• [Action item]
The data should be written out in full, exactly as it stands, and the pictures dropped.

━━━ Data listing ━━━

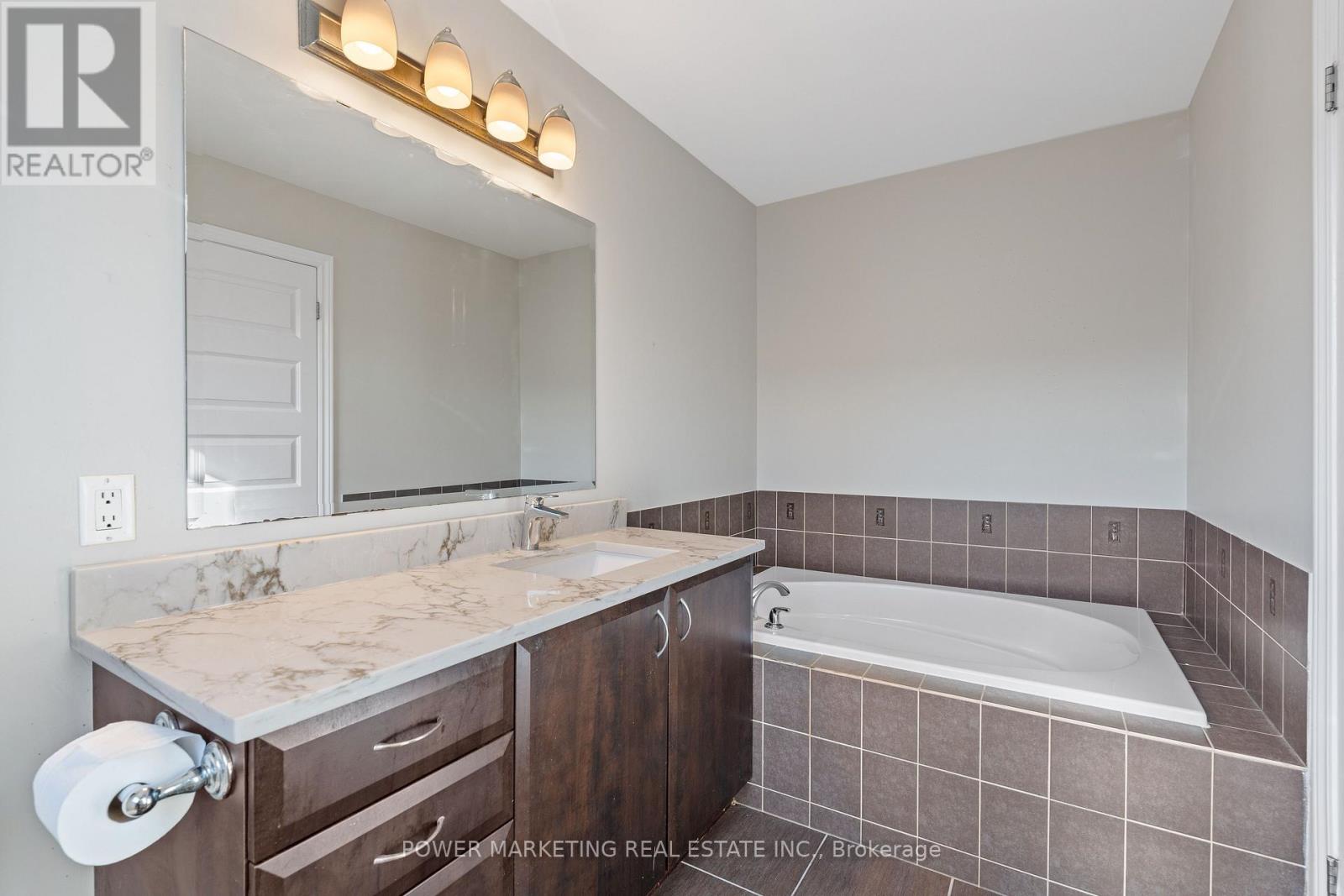 245 Silvermoon Crescent, Ottawa, Ontario  K4A 0P8 - Photo 20 - X13695862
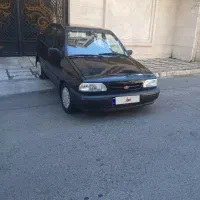 پراید ((درحد ۹۹))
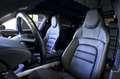 Porsche Taycan Berlina 408cv Manual de 4 Puertas Noir - thumbnail 9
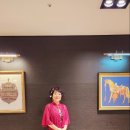 봉숭아학당문화혁신학교 이미지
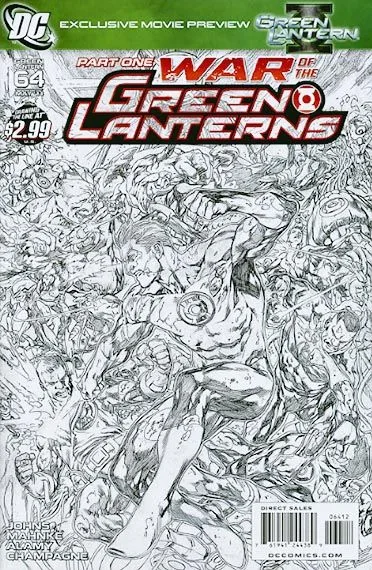 Cover of Cover D
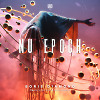NU EPOCH 3
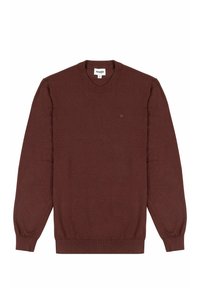 Non selezionato, dahlia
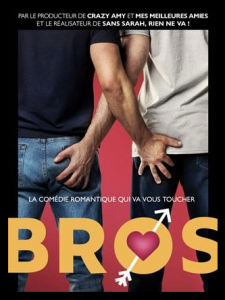 Bros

━━━

• [Finished task]
 245 Silvermoon Crescent, Ottawa, Ontario  K4A 0P8 - Photo 20 - X13695862
 پراید ((درحد ۹۹))
 Porsche Taycan Berlina 408cv Manual de 4 Puertas Noir - thumbnail 9
 봉숭아학당문화혁신학교 이미지
 Cover of Cover D
NU EPOCH 3
 Non selezionato, dahlia
 Bros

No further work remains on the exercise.